En Expoagro, la compañía presentó el NK 3949 CL en girasol y destacó híbridos de maíz que combinan potencial de rinde, estabilidad y herramientas para el manejo de malezas.
En el marco de Expoagro, NK mostró en su plot las principales novedades de su portfolio, con foco en genética de girasol y maíz. Andrés Caggiano, gerente de Desarrollo de Producto de la compañía, detalló los avances y el posicionamiento de los nuevos materiales frente a los desafíos productivos actuales.
En girasol, la gran novedad fue el lanzamiento del híbrido NK 3949 CL, un material que, según destacó el propio Caggiano, está llamado a convertirse en un nuevo referente dentro del mercado.
“Va a ser uno de esos híbridos de los que se va a hablar mucho. Para nosotros es un desafío porque venimos de materiales muy buenos y superarlos no es fácil”, explicó. En ese sentido, recordó que la compañía había logrado un hito con el lanzamiento de un híbrido anterior que se mantuvo competitivo durante más de una década, lo que da cuenta de la exigencia en el proceso de mejora genética.
El nuevo híbrido se destaca por su equilibrio agronómico: combina alto potencial de rendimiento, estabilidad en distintos ambientes y un perfil sanitario mejorado. “Es un híbrido recompleto, con buena inclinación de capítulo, buena sanidad general y un plus en rendimiento físico”, detalló.
Uno de los aspectos clave en el desarrollo fue la mejora en tolerancia a enfermedades como phomopsis y alternaria, dos de los principales desafíos sanitarios del cultivo. “Siempre buscamos materiales más completos, que le den al productor herramientas para sostener resultados en el campo”, agregó.
Desde la empresa remarcan que la apuesta por el girasol es estructural. “Somos girasoleros, nos gusta el cultivo y nunca dejamos de invertir.

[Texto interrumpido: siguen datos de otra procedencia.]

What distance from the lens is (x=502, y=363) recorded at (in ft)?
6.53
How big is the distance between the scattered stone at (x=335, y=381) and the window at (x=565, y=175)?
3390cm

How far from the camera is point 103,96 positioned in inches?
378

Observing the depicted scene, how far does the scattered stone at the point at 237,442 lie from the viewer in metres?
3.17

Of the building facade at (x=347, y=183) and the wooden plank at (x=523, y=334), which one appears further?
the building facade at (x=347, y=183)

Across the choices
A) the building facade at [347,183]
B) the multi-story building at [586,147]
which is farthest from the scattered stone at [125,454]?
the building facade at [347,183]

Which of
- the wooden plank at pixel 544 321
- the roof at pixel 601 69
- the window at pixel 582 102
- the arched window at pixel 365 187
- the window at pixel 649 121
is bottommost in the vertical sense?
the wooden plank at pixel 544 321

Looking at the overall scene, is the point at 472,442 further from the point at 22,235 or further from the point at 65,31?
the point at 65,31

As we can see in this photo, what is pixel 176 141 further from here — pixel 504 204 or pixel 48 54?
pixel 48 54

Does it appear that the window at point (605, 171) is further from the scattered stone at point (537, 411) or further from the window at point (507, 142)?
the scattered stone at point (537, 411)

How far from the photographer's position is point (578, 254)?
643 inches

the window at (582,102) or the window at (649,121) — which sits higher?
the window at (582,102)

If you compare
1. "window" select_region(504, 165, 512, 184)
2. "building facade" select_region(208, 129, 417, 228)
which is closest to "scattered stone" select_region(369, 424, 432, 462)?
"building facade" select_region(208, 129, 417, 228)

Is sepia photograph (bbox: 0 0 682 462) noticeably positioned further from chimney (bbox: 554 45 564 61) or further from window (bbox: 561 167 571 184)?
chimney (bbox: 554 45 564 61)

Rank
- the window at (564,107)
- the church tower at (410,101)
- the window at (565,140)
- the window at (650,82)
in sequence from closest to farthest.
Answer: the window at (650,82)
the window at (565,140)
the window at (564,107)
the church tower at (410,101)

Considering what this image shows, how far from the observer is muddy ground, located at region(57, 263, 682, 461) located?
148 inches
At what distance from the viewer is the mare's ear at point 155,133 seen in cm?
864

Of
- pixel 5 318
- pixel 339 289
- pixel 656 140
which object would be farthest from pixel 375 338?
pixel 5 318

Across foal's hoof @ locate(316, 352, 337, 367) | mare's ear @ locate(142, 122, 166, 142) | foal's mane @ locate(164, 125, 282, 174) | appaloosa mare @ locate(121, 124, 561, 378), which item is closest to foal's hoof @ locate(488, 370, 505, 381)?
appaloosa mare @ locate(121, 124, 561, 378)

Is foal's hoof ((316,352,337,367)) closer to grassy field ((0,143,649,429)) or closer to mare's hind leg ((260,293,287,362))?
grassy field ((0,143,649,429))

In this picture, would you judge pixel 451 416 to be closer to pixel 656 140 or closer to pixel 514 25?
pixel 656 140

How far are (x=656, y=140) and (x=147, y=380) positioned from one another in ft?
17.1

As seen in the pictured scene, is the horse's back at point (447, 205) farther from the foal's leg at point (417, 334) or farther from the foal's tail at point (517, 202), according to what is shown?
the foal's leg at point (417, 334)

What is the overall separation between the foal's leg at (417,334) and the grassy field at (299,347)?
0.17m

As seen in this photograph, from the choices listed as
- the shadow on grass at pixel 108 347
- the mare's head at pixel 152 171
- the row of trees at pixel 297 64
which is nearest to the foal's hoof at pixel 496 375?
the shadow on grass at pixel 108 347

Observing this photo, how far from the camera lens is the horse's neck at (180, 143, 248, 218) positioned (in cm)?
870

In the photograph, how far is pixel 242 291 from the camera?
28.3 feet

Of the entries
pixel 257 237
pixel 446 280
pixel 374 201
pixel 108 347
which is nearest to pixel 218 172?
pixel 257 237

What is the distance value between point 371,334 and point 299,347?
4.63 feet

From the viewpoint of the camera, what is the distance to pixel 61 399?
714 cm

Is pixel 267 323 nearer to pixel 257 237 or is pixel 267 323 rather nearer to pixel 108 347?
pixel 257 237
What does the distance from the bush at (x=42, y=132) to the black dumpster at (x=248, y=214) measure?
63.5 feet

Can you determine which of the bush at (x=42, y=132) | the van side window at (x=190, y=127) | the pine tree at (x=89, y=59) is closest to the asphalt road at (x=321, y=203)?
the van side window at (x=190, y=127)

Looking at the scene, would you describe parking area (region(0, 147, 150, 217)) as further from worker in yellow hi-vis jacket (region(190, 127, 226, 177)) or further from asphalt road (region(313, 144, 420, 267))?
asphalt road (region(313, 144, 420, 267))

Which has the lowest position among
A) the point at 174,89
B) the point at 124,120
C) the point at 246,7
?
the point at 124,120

Hoy nos encuentra en un momento muy cómodo, con producto, disponibilidad y un productor que nos elige”, sostuvo Caggiano, en referencia al buen contexto que atraviesa el cultivo en los últimos años.
Maíz: híbridos consolidados y nuevas herramientas de manejo
En maíz, NK presentó una paleta de materiales con fuerte adopción en el mercado y nuevas tecnologías orientadas a mejorar la competitividad del cultivo.
Entre los destacados del plot, Caggiano mencionó al NK 842 Viptera3, un híbrido que en pocos años logró una rápida adopción. “Es un producto que el productor siembra, le gusta y vuelve a elegir. Eso habla de estabilidad, previsibilidad y potencial de rinde”, señaló.
A su vez, la compañía continúa impulsando el NK 825 Viptera3 CL, un material de alto potencial que suma una ventaja clave en el manejo de malezas. La incorporación de tecnología Clearfield permite el uso de herbicidas en postemergencia para controlar especies problemáticas como gramíneas, capín o sorgo de Alepo.
“Es una herramienta más dentro de un manejo integral, que sabemos que es fundamental para enfrentar la presión de malezas”, explicó.
La propuesta se completa con híbridos como NK 855, definido como un material “todo terreno”, con buen comportamiento en distintos ambientes y estabilidad de rendimiento, una característica cada vez más valorada por los productores.
Sanidad y monitoreo, claves para la campaña
Consultado sobre el escenario sanitario, particularmente en relación a la chicharrita del maíz, Caggiano llevó tranquilidad, aunque remarcó la importancia del monitoreo.
“Antes no conocíamos bien la enfermedad. Hoy se detecta más rápido porque el productor y los técnicos están atentos. Va a ser una campaña normal: donde haya foco, va a estar presente; donde no, no”, explicó.
En ese marco, insistió en que el conocimiento y el seguimiento a campo serán determinantes para anticiparse a posibles problemas y sostener los niveles de productividad.